**Aim:** Copy the material below word for word, omitting the picture.

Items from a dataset
+++

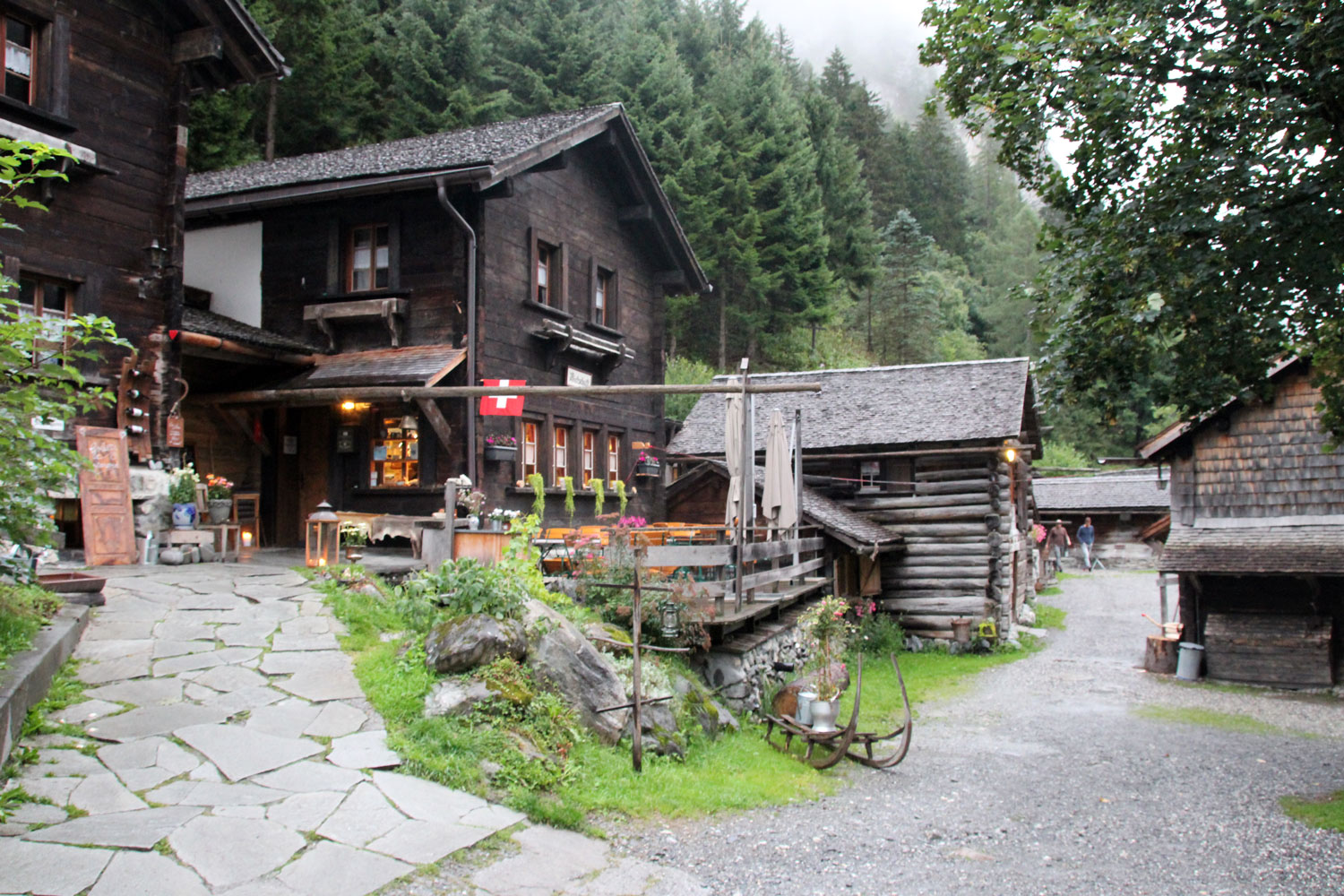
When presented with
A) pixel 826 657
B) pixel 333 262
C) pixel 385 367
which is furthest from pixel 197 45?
pixel 826 657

+++

**Task answer:**
When presented with
A) pixel 826 657
B) pixel 333 262
C) pixel 385 367
which is furthest from pixel 197 45?
pixel 826 657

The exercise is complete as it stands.